The trumpet is a wind instrument widely used in classical and jazz ensembles. The trumpet group ranges from the highest register piccolo trumpet in the brass family to the bass trumpet, whose pitch is one octave below the standard B♭ or C trumpet.
Trumpet-like tools have historically been used as signaling devices in combat or hunting, with examples dating back to at least 1500 BC. They began to be used as musical instruments only in the late 14th or early 15th century. Trumpets are used in art music styles such as orchestras, concert bands and jazz ensembles, as well as in popular music.
They are played by blowing air through nearly closed lips (called the player’s embouchure), creating a “buzzing” sound that starts a standing wave vibration in the air column inside the instrument. Since the late 15th century, pipes have mostly been made from brass tubes, usually double-bent into a rounded rectangular shape.

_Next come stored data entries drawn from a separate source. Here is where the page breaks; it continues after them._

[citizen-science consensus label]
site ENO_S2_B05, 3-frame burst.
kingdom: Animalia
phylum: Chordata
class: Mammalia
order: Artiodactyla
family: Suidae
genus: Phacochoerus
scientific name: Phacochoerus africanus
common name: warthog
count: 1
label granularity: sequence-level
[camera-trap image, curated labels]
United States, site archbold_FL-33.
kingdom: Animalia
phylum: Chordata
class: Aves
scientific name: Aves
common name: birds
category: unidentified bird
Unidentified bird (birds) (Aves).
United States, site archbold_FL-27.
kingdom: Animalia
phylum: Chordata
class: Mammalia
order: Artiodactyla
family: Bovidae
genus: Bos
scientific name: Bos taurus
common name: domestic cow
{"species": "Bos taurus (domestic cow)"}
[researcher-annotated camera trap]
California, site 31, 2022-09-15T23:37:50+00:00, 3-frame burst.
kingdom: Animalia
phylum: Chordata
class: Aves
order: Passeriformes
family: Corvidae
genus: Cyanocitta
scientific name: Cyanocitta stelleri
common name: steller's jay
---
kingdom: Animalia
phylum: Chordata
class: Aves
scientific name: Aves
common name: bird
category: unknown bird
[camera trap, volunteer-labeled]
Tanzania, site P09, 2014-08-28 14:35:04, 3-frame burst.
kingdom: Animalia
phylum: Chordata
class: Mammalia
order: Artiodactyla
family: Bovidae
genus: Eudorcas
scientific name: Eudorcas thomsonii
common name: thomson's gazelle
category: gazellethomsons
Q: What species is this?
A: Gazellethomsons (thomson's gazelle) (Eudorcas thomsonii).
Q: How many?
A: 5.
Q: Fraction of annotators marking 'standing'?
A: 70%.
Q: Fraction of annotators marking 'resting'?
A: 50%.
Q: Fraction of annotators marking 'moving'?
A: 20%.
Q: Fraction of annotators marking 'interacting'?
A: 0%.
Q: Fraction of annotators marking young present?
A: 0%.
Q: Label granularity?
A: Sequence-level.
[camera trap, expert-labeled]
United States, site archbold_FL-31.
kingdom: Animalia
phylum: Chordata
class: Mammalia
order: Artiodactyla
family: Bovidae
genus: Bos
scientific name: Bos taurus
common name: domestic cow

There are many different types of trumpets, the most common of which is in the key of B ♭ and has a tube length of about 1.48 m (4 ft 10 in). Early trumpets had no means for changing the length of the tube, whereas modern instruments usually have three (or sometimes four) valves for changing the pitch. Most pipes have piston type valves and some have rotary type valves. The use of rotary valve trumpets is more common in orchestral productions (especially German and German-style orchestras), although this practice varies by country. A musician who plays the trumpet is called a trumpeter or trumpeter.